I would strongly recommend to use specialized statistical software for this. Check for example
edgeR, the user manual has a section on CRISPR screens in paragraph 4.6: www.bioconductor.org/packages/release/bioc/vignettes/edgeR/inst/doc/edgeRUsersGuide.pdf Other standard software such as DESeq2 or limma can probably used as well, but I would try to follow a guided analysis if you are new to this. In any case, avoid custom approaches, there are simply too many pitfalls and results will probably be not robust.

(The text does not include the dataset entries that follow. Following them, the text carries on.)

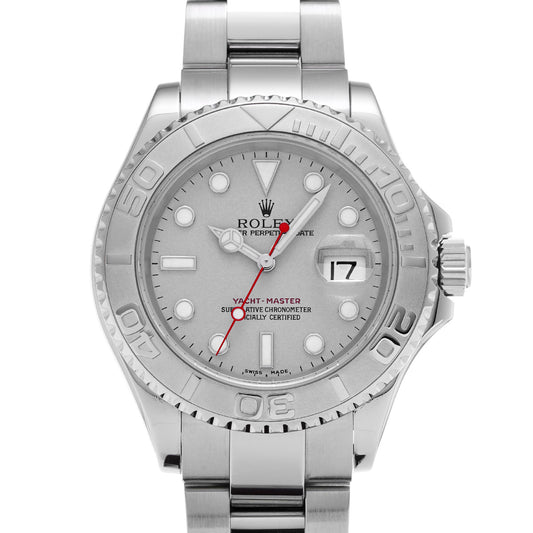 Yacht-Master Rhodium 16622 F (manufactured circa 2003) Gray ROLEX Men's [Pre-Owned].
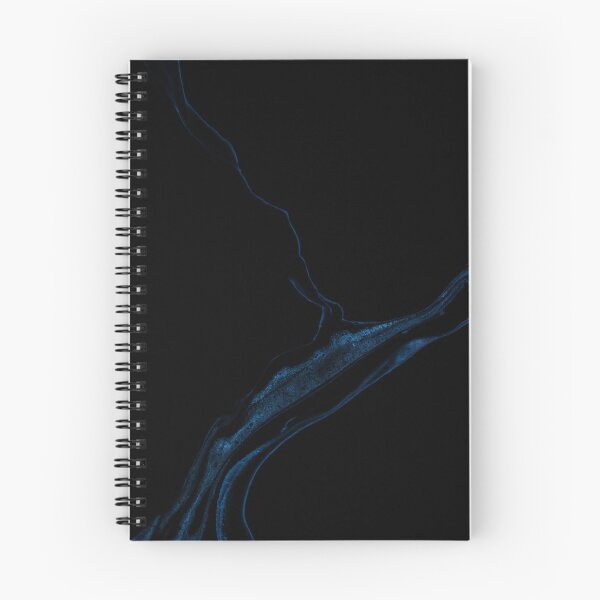 Item preview, Black and Electric Blue Abstract designed and sold by StudioForge.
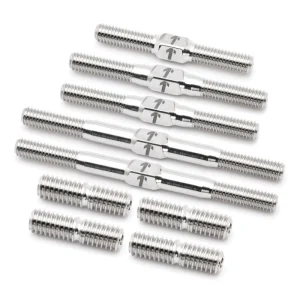 1Up Racing - Pro Duty 3mm titanium turnbuckle set - Raw Titanium (Xray X4'25 or X4F'25)
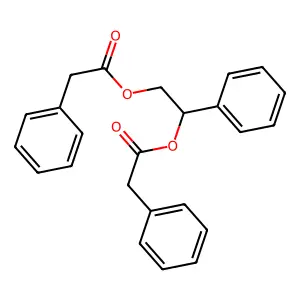 Benzeneacetic acid, 1,1'-(1-phenyl-1,2-ethanediyl) ester structure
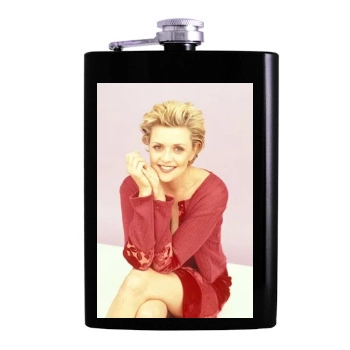 Amanda Tapping Hip Flask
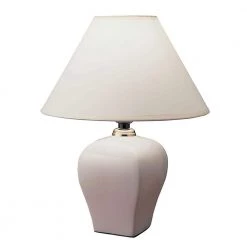 13 in. Ivory Ceramic Table Lamp by ORE International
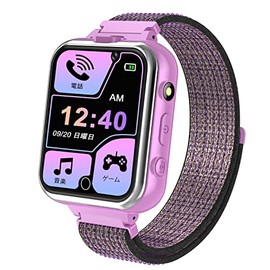 PTHTECHUS Kids Smartwatch Toy with MP3 Game, Childs Music Smart Watch with Double Cameras Video Player 24 of Games Recorder Pedometer Tools Watch Toy for 4 - 15 Years Old Boys Girls Birthday Gift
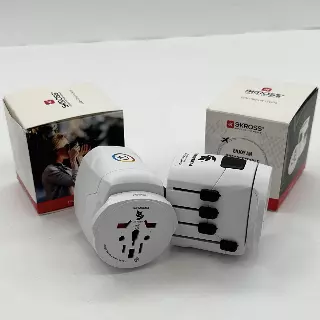 Skross World Adapter Pro Universal Travel Power Adapter Lot of 2 White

The naive Wilcox test is capped towards p-values when it comes to low numbers of replicates, no matter how large the effect size is. This plus the necessary multiple testing correction makes it impossible to get significant results with n=2:
> wilcox.test(c(1,2), c(100,200)) Wilcoxon rank sum exact test data: c(1, 2) and c(100, 200) W = 0, p-value = 0.3333 alternative hypothesis: true location shift is not equal to 0 > wilcox.test(c(1,2), c(1000000,2000000)) Wilcoxon rank sum exact test data: c(1, 2) and c(1e+06, 2e+06) W = 0, p-value = 0.3333 alternative hypothesis: true location shift is not equal to 0
From what I understand the main advantage of non-naive methods is that they take dispersion into account which is especially important with a limited (low) number of replicates. It is obviously a difference if your results were like A vs B or like C vs D. The latter is way more reliable. Wilcox p-values would be the same though since ranks of in D and B vs C and A are always higher.
Also artificially large fold changes that arise from genes with low counts should be penalized as they are less reliable than FCs from genes with larger counts. edgeR does all of that.